◆ DIRECTIVE
Reproduce the full listing below word for word, omitting the pictures.

------ EXTRACTED DATA

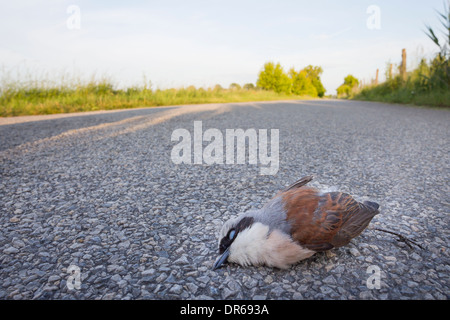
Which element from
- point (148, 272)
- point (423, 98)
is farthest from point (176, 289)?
point (423, 98)

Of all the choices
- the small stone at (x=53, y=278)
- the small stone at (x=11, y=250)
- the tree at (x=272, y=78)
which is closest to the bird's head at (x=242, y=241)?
the small stone at (x=53, y=278)

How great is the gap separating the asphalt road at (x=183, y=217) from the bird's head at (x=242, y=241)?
3.5 inches

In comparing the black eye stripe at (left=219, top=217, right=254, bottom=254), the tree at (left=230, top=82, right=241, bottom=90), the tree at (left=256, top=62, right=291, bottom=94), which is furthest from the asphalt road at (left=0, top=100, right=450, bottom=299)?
the tree at (left=256, top=62, right=291, bottom=94)

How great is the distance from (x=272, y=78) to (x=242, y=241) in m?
40.1

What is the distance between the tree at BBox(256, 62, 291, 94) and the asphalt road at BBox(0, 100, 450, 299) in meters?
34.7

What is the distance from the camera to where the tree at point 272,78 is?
39.7m

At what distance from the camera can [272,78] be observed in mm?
39812

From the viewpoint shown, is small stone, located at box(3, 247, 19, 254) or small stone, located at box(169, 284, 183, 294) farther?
small stone, located at box(3, 247, 19, 254)

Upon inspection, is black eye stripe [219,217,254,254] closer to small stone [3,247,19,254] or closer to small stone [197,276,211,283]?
small stone [197,276,211,283]

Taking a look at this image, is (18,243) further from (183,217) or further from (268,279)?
(268,279)

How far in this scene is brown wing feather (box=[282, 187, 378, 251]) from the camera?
1991 millimetres

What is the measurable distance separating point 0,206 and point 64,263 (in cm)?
159

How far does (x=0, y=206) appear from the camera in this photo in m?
3.15
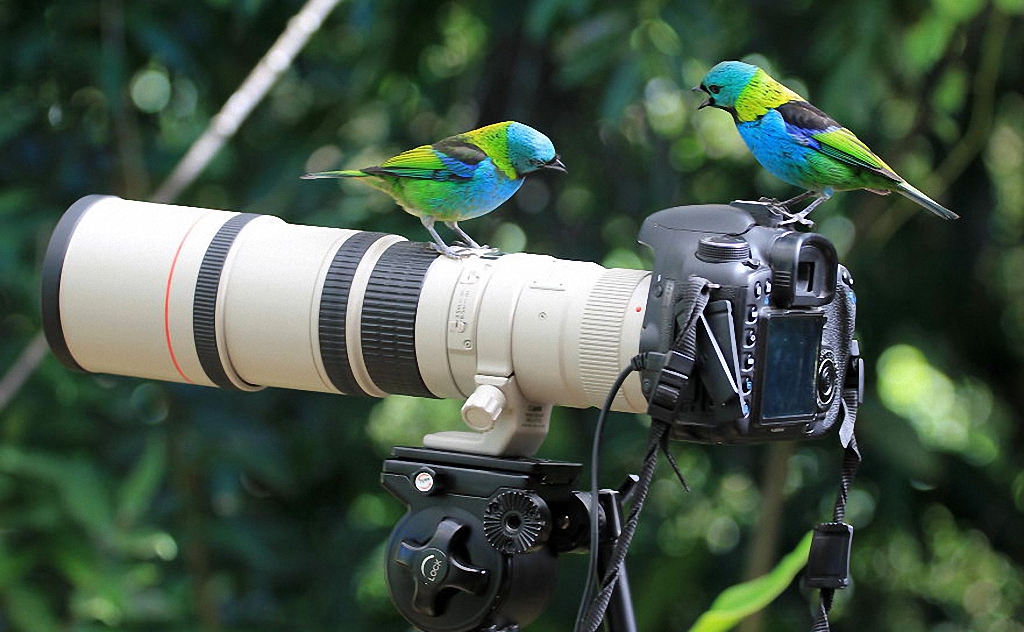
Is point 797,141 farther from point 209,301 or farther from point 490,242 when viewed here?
point 490,242

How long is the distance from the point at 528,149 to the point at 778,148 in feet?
1.13

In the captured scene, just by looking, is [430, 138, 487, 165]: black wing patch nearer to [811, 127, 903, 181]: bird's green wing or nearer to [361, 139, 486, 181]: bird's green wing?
[361, 139, 486, 181]: bird's green wing

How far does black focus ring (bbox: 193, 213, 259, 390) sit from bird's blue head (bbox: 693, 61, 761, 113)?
2.19ft

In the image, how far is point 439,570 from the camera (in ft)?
5.81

------------

◆ ANSWER TO THIS TASK
Which element from
- point (148, 272)
- point (423, 98)
is farthest from point (176, 289)?
point (423, 98)

Of all the choices
- the small stone at (x=53, y=278)
- the small stone at (x=11, y=250)
- the tree at (x=272, y=78)
which is closest to the bird's head at (x=242, y=241)?
the small stone at (x=53, y=278)

How great is the gap separating the asphalt road at (x=183, y=217) from the bird's head at (x=242, y=241)?
3.5 inches

In comparing the black eye stripe at (left=219, top=217, right=254, bottom=254), the tree at (left=230, top=82, right=241, bottom=90), the tree at (left=256, top=62, right=291, bottom=94), which is furthest from the asphalt road at (left=0, top=100, right=450, bottom=299)?
the tree at (left=256, top=62, right=291, bottom=94)

How great is the distance from (x=272, y=78) to (x=242, y=241) in m?
40.1

What is the distance between the tree at BBox(256, 62, 291, 94) and the asphalt road at BBox(0, 100, 450, 299) in meters?
34.7

What is the distance from the camera to where the tree at point 272,78 is?
39.7m

At what distance from the camera can [272,78] be observed in mm?
39812

From the viewpoint shown, is small stone, located at box(3, 247, 19, 254) or small stone, located at box(169, 284, 183, 294) farther?
small stone, located at box(3, 247, 19, 254)

Upon inspection, is black eye stripe [219,217,254,254] closer to small stone [3,247,19,254] or closer to small stone [197,276,211,283]?
small stone [197,276,211,283]

Taking a look at this image, is (18,243) further from (183,217) or further from (268,279)?
(268,279)

How far in this scene is brown wing feather (box=[282, 187, 378, 251]) from the camera?
1991 millimetres

What is the measurable distance separating point 0,206 and point 64,263 (in cm)?
159

How far does (x=0, y=206) appear from the camera in this photo in m?
3.15
Is point 797,141 farther from point 209,301 or farther from point 490,242 when viewed here?
point 490,242

How long is the distance from the point at 528,149 to the point at 778,148 in feet?
1.13

In the captured scene, just by looking, is [430, 138, 487, 165]: black wing patch nearer to [811, 127, 903, 181]: bird's green wing or nearer to [361, 139, 486, 181]: bird's green wing?
[361, 139, 486, 181]: bird's green wing

How far does black focus ring (bbox: 193, 213, 259, 390) sit from bird's blue head (bbox: 693, 61, 761, 113)?
2.19ft

In the image, how far is point 439,570 from the camera (in ft)?
5.81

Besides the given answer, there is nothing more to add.